**Record excerpts:**
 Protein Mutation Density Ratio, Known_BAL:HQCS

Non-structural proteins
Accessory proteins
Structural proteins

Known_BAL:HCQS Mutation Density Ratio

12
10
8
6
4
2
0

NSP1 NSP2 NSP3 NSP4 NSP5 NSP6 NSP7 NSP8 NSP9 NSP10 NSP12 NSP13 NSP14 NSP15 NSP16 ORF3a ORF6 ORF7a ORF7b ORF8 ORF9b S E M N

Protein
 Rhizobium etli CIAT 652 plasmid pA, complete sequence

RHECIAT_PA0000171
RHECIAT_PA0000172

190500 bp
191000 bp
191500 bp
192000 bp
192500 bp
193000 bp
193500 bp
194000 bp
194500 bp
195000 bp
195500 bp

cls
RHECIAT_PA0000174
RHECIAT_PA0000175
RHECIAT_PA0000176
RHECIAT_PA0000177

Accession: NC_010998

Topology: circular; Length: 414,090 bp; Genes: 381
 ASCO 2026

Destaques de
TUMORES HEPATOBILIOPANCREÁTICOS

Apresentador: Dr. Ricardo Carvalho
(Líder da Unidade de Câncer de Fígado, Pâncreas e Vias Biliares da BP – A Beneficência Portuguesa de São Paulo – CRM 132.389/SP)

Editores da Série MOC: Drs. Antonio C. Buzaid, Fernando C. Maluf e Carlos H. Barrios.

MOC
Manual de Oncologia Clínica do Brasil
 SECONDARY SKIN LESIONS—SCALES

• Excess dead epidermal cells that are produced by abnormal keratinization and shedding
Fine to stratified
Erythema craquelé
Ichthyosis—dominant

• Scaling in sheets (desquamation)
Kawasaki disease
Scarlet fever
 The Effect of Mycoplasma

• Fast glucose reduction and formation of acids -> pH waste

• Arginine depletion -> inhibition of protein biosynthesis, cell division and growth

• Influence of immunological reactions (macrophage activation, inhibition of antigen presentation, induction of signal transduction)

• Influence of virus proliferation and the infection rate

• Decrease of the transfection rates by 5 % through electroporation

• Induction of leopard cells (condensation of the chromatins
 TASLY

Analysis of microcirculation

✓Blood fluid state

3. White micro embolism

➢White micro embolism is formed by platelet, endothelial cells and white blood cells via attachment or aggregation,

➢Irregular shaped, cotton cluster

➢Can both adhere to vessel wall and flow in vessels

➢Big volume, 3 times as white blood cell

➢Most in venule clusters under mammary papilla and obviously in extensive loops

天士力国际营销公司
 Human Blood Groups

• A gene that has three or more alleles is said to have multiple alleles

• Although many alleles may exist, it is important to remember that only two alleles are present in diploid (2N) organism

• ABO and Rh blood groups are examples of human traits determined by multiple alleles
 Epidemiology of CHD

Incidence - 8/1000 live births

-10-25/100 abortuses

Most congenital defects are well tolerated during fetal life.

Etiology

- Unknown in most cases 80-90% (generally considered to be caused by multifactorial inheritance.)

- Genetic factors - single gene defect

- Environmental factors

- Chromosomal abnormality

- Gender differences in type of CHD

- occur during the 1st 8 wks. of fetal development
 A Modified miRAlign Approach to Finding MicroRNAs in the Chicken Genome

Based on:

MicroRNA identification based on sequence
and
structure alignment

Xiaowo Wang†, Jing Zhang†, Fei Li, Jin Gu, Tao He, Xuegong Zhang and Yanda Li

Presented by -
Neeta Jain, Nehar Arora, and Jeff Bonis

**What to produce:**
Would you please write out, exactly and with no other lines, the stretch of the listing above from the line containing "RHECIAT_PA0000171" through the line containing "Apresentador: Dr. Ricardo Carvalho"?

**Response below:**
RHECIAT_PA0000171
RHECIAT_PA0000172

190500 bp
191000 bp
191500 bp
192000 bp
192500 bp
193000 bp
193500 bp
194000 bp
194500 bp
195000 bp
195500 bp

cls
RHECIAT_PA0000174
RHECIAT_PA0000175
RHECIAT_PA0000176
RHECIAT_PA0000177

Accession: NC_010998

Topology: circular; Length: 414,090 bp; Genes: 381
 ASCO 2026

Destaques de
TUMORES HEPATOBILIOPANCREÁTICOS

Apresentador: Dr. Ricardo Carvalho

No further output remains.